Carr et al. (2013) have reported that NaHCO3 administration increased the number of reps able to be lifted when multiple resistance exercises are performed (squat, leg press and knee extension). It could be argued that hyperventilation may prove to be beneficial for resistance exercise that involves multiple muscle groups of both the upper and lower body parts, and/or multiple-joint exercises. Muscle actions with both concentric and eccentric actions, rather than concentric-only contractions may be necessary to bring out higher metabolic demands and central stresses.

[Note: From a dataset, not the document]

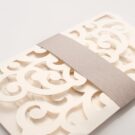 Λεπτομέρεια Φάκελος τρίπτυχος τρυπητός Lasercut 12,2 x 21,5 εκατ. μεταλλιζέ υπόλευκος και Κάρτα μεταλλιζέ υπόλευκη με φάσα λαμιναριστή λιλά 3,5x13 εκατ.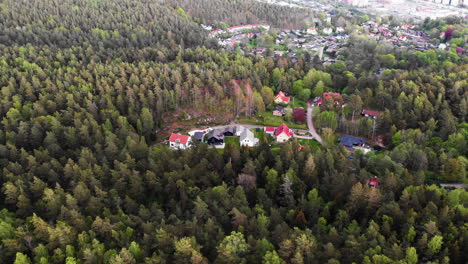 Aerial-backward-view-of-a-Nordic-neighborhood-hidden-by-a-lush-vast-forest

The limitations of the present study include the possibility that the variation in training experience, training frequency, sporting discipline and gender in the current sample may have a direct or indirect impact on the findings. Moreover, we are unable to answer why the minor enhancement occurred exclusively at 60°/s, whereas a greater reduction in AMPnorm was apparent at 300°/s with hyperventilation, despite relatively similar changes in blood and respiratory parameters with exercise between the two speeds (Figs. 3, 4). Further research is warranted to better ascertain factors that influence the consequences of hyperventilation strategies.

In conclusion, a minor ergogenic effect was observed at 60°/s in the initial rep phase of the first and fourth sets when hyperventilation was applied between sets of repeated maximal isokinetic knee extensions. Hyperventilation, on the other hand, demonstrated no benefits at 300°/s. The EMG data did not corroborate any evidence of enhanced muscle activations with hyperventilation at both speeds. The current findings suggest that future studies should examine resistance exercises that involve multiple joints, body parts and concentric–eccentric repetitions to achieve significant metabolic and central stresses, which may help establish a more ideal setting for the investigation of ergogenic effects of hyperventilation.